The Holy War waged by Joshua becomes a type of the evangelisation and judgment of the world in New Covenant times as God's New Covenant people weild the sword of the Spirit, the Word of God, instead of the sword of iron.

The Word of God is superior to the sword of iron because it judges those who reject it, and yet spiritually slays and brings to life again those who receive it by faith (II Cor 2:15-16).


----------



## Hippo (Apr 21, 2009)

The sweetest newborn child is a sinner that deserves hell, no one is innocent, that is what total depravity is all about.

God has a plan for his own glory that involves depraved men either being justly punished now, being justly punished later or being saved by grace. This is Gods decretal plan and the time that God allows sinful man to remain in this life is part of this plan for his glory. Jonathan Edwards remarkable "sinners in the hands of an angry God" illustrates this point excellently.

Gods mercy to either national Israel or the Church is undeserved and it is for the purpose of his glory, there is no other explanation either available or needed. As men we find this hard, but it is hard because we are by nature rebellious.


----------



## PresbyDane (Apr 21, 2009)




----------



## Contra_Mundum (Apr 22, 2009)

We do need to understand a few things:
1) Destruction was GOD's act, not human actions. The men were occasional instruments, however, God was the one who is represented as acting. I believe it was Rev. Winzer who has helpfully pointed out that the idea of "holy war" is not especially helpful when considering the conquest. This was not so much men engaged in a bloody extermination and ethnic cleansing, as it was God serving notice--and doing much of the fighting--against squatters who had defied his eviction notice.

2) Think of the worst conceivable people--men women and children--you can think of. The most abominable behavior and conduct. THAT is what God drove out of Canaan, or killed with the sword. Let's not have any namby-pamby gloss on the Canaanites. God says they were unspeakably defiled. That's a divine verdict, and not subject to a human being's review for "constitutionality".

3) God permitted occasional mercies under limited circumstances during the conquest (I'm thinking specifically of certain women being permitted as captives according to the Law); even the most devastating of the "herem" (as demanded by God) was limited to a handful of battles, Amalek, Jericho, Ai, coming to mind. Israel refused, after Joshua's death, to press forward, and take what was now theirs by letting God drive the heathen out before them with hornets. So, because of lack of faith God said those people would now stay and be thorns in their sides. Who was shown mercy?

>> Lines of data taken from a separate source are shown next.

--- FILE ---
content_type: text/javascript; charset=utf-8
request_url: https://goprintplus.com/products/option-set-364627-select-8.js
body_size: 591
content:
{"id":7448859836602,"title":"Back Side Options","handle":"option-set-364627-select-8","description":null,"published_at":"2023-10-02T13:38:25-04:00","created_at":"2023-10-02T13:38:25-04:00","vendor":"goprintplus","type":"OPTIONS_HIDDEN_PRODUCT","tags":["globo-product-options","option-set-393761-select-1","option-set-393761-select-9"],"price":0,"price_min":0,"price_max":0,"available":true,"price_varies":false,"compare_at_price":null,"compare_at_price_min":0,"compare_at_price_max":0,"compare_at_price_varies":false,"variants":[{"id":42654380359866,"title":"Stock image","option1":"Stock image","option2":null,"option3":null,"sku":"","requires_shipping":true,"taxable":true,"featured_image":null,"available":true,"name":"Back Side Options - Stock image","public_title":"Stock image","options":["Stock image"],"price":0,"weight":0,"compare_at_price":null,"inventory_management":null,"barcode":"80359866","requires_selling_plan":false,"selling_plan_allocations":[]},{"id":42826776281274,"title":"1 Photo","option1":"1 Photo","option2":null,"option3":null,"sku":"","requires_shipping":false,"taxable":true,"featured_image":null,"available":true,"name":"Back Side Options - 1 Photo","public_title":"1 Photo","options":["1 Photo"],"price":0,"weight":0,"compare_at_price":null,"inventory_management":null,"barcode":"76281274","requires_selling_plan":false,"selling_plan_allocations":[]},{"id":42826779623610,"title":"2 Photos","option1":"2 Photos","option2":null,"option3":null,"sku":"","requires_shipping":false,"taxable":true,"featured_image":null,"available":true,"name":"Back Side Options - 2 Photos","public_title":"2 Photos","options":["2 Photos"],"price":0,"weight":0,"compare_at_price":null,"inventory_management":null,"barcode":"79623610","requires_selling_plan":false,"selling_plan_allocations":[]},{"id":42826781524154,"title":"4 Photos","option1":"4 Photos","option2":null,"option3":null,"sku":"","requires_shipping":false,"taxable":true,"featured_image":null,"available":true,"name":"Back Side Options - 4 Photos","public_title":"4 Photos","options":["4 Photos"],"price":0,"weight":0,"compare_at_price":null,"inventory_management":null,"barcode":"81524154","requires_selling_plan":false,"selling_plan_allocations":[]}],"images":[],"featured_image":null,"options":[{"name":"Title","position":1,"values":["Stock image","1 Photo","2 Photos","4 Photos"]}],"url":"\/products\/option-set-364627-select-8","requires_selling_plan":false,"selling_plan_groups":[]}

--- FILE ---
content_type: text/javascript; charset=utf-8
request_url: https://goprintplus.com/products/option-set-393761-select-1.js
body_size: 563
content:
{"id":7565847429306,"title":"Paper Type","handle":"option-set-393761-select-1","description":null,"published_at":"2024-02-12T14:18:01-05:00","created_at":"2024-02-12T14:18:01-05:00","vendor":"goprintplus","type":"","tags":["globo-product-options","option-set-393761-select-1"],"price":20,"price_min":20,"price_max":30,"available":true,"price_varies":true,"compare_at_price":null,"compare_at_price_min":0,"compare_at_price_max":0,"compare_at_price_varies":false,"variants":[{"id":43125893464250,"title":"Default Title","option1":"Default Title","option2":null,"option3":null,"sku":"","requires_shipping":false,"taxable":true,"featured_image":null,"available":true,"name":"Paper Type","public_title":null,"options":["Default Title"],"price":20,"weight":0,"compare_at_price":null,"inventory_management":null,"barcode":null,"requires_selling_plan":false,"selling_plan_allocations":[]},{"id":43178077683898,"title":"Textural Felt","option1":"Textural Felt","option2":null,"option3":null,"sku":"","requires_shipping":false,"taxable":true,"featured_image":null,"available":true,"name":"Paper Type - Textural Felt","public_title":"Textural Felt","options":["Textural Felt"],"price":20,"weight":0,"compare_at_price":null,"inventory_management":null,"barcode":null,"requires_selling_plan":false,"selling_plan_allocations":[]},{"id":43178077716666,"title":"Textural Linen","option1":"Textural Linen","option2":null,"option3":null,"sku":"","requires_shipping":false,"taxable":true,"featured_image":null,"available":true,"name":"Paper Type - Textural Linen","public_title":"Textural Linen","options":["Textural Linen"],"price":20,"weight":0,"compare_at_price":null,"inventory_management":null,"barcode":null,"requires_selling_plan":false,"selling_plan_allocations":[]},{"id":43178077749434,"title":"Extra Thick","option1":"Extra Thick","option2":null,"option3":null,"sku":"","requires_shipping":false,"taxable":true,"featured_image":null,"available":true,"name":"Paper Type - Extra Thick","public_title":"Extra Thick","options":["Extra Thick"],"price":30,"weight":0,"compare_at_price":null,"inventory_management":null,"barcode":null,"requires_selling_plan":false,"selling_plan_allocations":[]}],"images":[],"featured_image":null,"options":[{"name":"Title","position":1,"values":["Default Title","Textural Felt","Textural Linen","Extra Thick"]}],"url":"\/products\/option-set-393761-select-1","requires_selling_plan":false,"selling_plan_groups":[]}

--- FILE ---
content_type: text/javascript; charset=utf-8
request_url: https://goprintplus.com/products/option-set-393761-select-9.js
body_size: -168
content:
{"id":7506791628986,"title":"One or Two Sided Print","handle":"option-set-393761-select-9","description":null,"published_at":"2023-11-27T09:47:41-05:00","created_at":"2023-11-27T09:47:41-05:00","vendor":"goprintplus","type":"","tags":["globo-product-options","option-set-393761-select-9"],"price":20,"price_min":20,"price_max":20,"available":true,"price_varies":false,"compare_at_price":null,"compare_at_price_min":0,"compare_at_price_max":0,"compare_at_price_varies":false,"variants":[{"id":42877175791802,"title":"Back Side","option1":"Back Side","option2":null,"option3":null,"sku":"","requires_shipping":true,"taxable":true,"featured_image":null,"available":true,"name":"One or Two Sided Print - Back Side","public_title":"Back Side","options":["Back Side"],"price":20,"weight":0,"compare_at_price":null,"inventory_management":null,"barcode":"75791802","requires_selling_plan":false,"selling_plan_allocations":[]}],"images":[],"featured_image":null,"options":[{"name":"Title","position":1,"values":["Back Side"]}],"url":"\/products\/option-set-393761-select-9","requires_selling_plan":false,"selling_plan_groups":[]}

4) God's object lessons are not open to repetition. He doesn't need to repeat himself. He speaks once, and that's enough. We need to read the story, and understand the moral lesson.


Finally, Whit, I think your questioner needs to get to grips with the God who doesn't have to give an account for himself. But who must be accepted on the terms he sets. This is the reverse of what the natural man wants to do. He wants God to conform to a man's confused ideas about morality. Instead of acknowledging God as revealed, and then puzzling out his sometimes inscrutable ways.


----------



## OPC'n (Apr 22, 2009)

To which type of person are you speaking? Whomever it is they must ultimately know that all people are born depraved and deserve hell. The path you take to get to this end might be important though.


----------